# GIVEN RECORDS
------------

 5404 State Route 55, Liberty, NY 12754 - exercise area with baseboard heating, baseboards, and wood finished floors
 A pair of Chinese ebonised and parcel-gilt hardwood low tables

------------

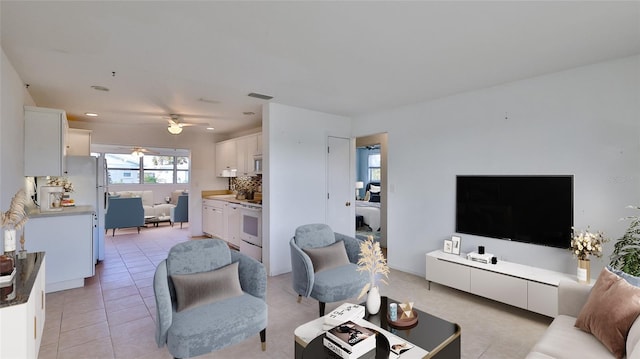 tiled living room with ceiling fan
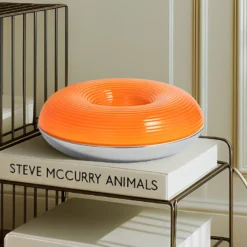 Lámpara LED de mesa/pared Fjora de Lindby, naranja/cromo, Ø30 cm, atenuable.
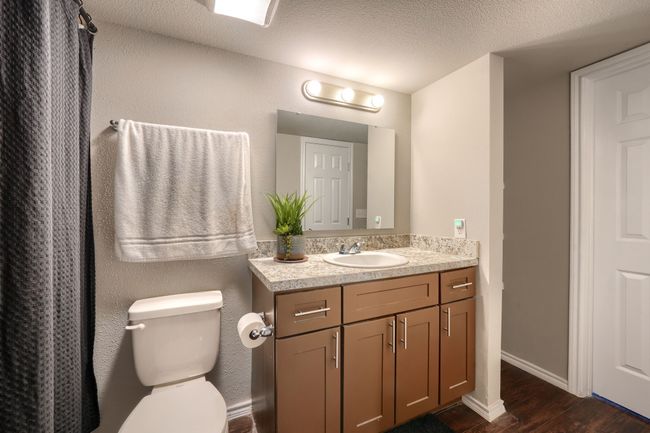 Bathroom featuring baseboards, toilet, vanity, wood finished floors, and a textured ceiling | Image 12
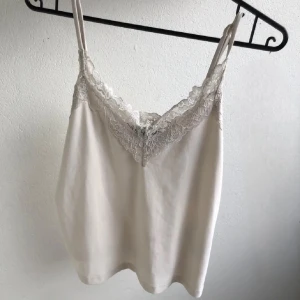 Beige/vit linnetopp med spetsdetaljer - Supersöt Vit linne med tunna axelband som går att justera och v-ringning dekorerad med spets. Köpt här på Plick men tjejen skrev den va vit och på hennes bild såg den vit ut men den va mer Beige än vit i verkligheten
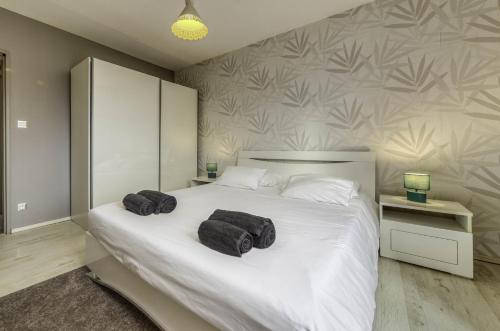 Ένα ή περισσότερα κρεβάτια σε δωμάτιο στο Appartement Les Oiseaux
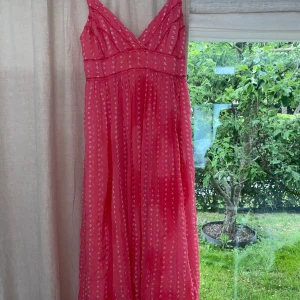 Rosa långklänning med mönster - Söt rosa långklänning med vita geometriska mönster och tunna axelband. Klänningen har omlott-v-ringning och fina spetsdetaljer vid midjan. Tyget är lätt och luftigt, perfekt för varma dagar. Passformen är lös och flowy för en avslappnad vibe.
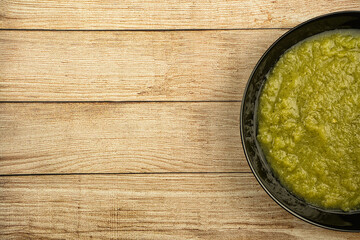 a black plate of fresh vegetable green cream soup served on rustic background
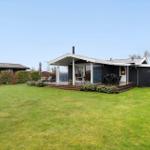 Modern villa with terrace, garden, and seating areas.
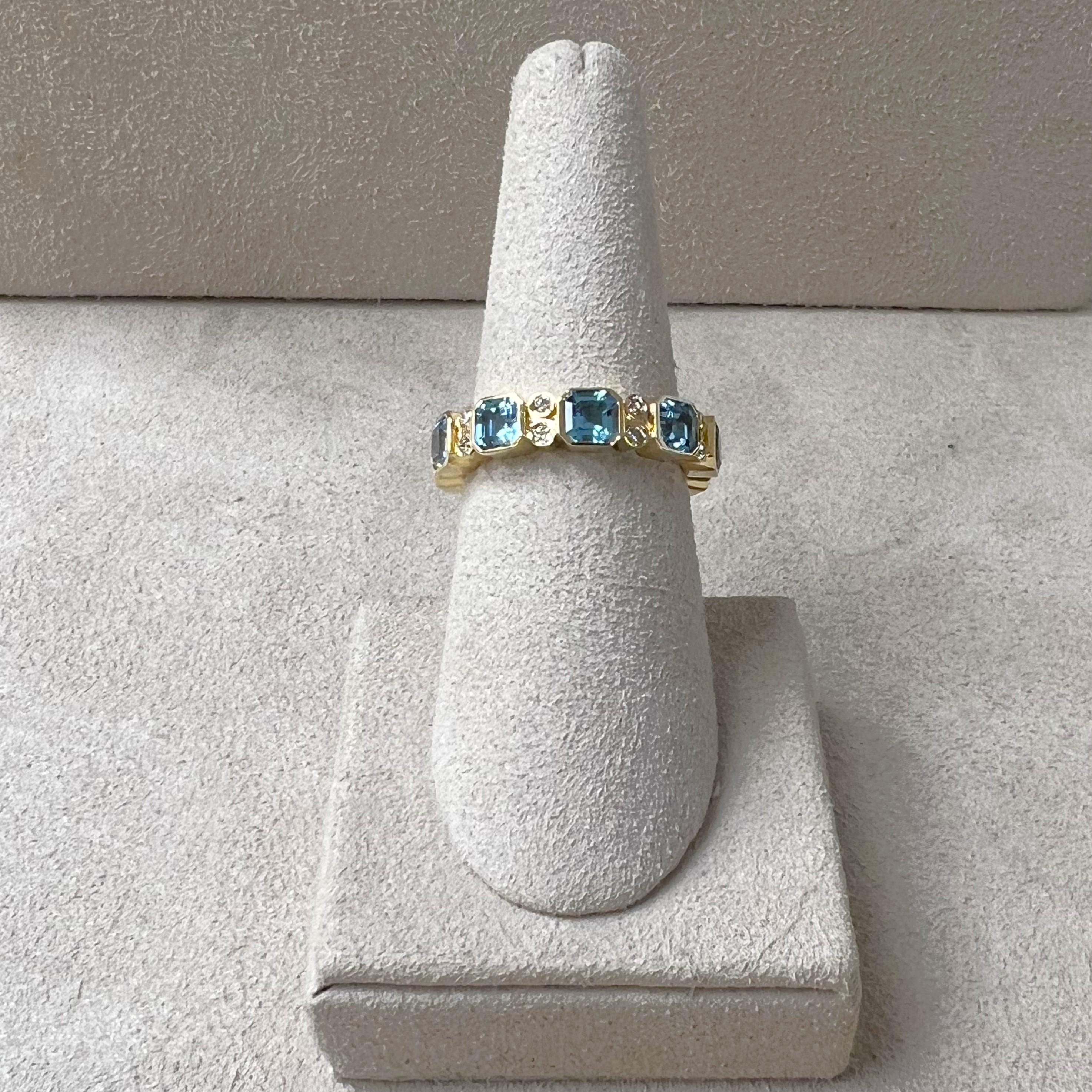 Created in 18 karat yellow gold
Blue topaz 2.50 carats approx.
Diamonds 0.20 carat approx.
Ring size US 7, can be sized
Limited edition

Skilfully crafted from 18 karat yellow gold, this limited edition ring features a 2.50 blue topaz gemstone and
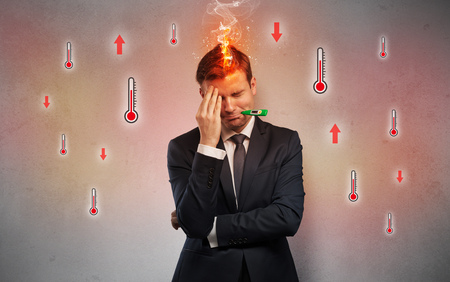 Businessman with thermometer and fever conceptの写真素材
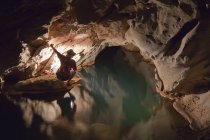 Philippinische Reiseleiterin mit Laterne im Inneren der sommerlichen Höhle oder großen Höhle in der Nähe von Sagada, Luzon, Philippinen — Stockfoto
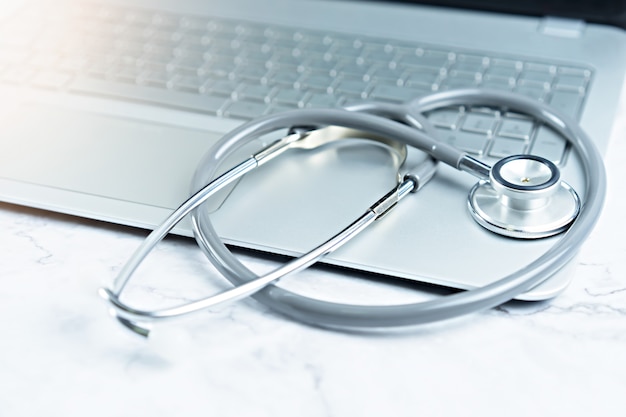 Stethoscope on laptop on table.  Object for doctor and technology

------------

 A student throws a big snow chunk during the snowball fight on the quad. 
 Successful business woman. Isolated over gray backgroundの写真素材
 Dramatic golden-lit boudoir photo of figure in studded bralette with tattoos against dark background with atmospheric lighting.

------------

# YOUR INSTRUCTIONS
With the pictures removed from your copy, retype the lines above from the one that contains "Blue topaz 2.50 carats approx." through the one that contains "Stethoscope on laptop", exactly.

# RESULT FOR THIS EXERCISE
Blue topaz 2.50 carats approx.
Diamonds 0.20 carat approx.
Ring size US 7, can be sized
Limited edition

Skilfully crafted from 18 karat yellow gold, this limited edition ring features a 2.50 blue topaz gemstone and
 Businessman with thermometer and fever conceptの写真素材
 Philippinische Reiseleiterin mit Laterne im Inneren der sommerlichen Höhle oder großen Höhle in der Nähe von Sagada, Luzon, Philippinen — Stockfoto
 Stethoscope on laptop on table.  Object for doctor and technology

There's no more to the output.